> **Passage provided**
|---|

On a table of only 5000 rows on a modern machine, you are unlikely to be able to measure the difference in performance of the various techniques, especially in the single-user scenario which I believe you are facing. Even if the 5000 rows were all at the maximum permissible size (just under 32 KB), you would be dealing with 160 MB of data, which could easily fit into the machine's caches. In practice, I'm sure your rows are far smaller, and you'd never need all the data in the cache.
Unless you have a demonstrable performance problem, go with the index on the ticket number column and rely on the server (Informix SE) to do its job. If you have a demonstrable problem, show the query plans from SET EXPLAIN output. However, there are major limits on how much you can tweak SE performance - it is install-and-go technology with minimal demands on tuning.
I'm not sure whether Informix SE supports the 'FIRST n' (aka 'TOP n') notation that Informix Dynamic Server supports; I believe not.
Due to NULLABLE columns and other factors, use of indexes, etc, you can often find the following would be faster, but normally only negligably...
SELECT TOP 1 ticket_number FROM transaction ORDER BY ticket_number DESCENDING
I'm also uncertain as to whether you actually have an Index on [ticket_number]? Or do you just have a UNIQUE constraint? A constraint won't help determine a MAX, but an INDEX will.
In the event that an INDEX exists with ticket_number as the first indexable column:
- An index seek/lookup would likely be used, not needing to scan the other values at all
In the event that an INDEX exists with ticket_number Not as the first indexable column:
- An index scan would likely occur, checking every single unique entry in the index
In the event that no usable INDEX exists:
- The whole table would be scanned

|---|

> **Input data**
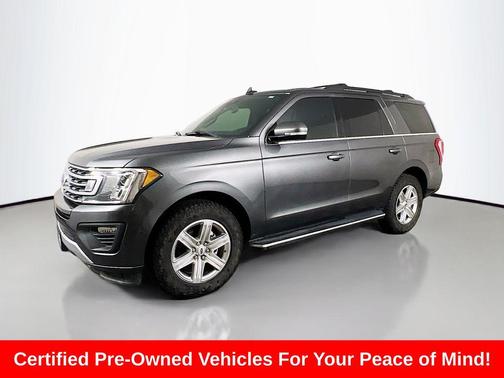 2020 Ford Expedition XLT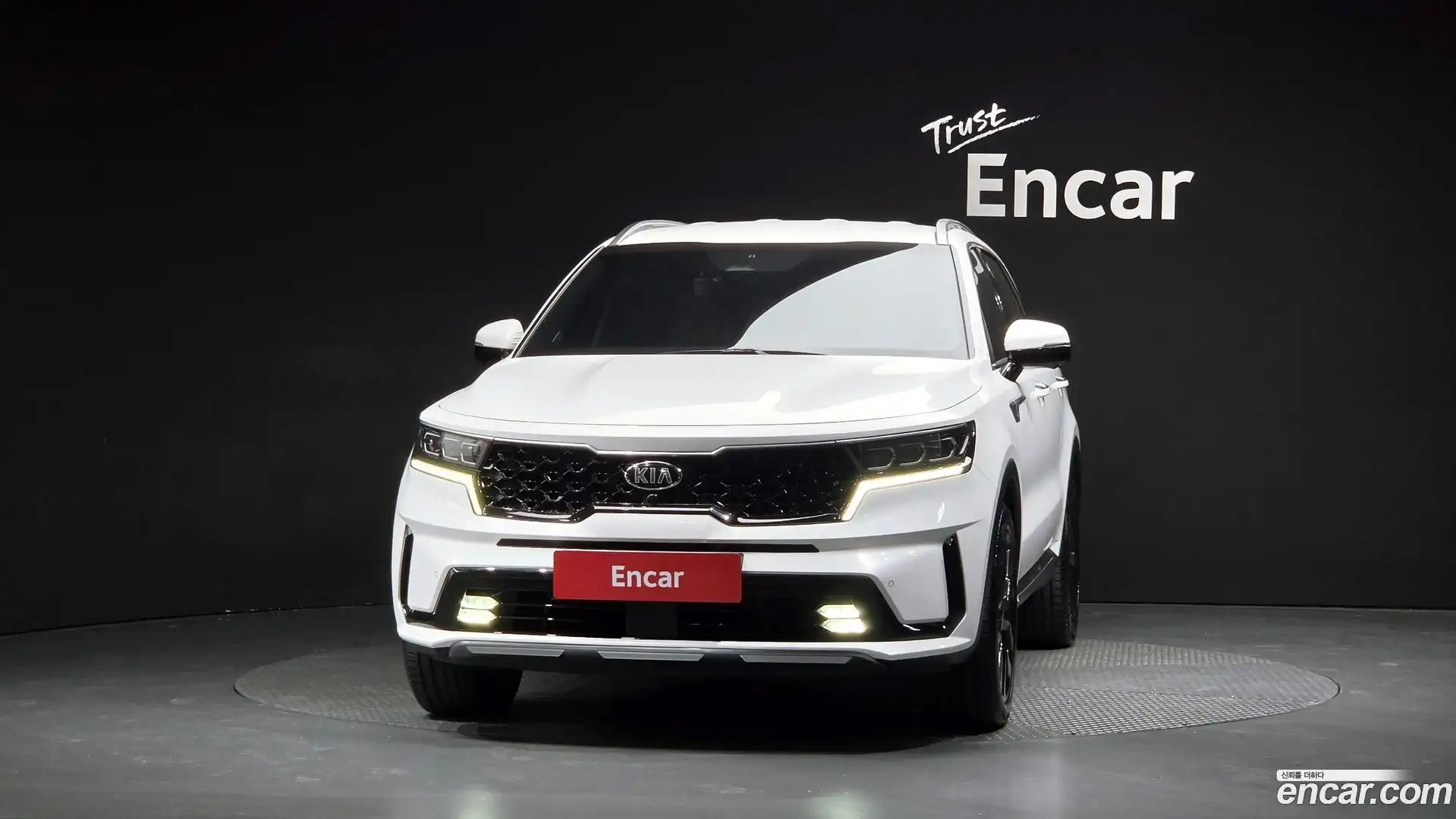 Sorento Kia 2020.8-OUTER-003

|---|

> **What is expected**
Write out the part of the passage on Informix SE query performance between "Due to NULLABLE" and "an INDEX will.", inclusive, keeping its wording unchanged.

> **Answer section**
Due to NULLABLE columns and other factors, use of indexes, etc, you can often find the following would be faster, but normally only negligably...
SELECT TOP 1 ticket_number FROM transaction ORDER BY ticket_number DESCENDING
I'm also uncertain as to whether you actually have an Index on [ticket_number]? Or do you just have a UNIQUE constraint? A constraint won't help determine a MAX, but an INDEX will.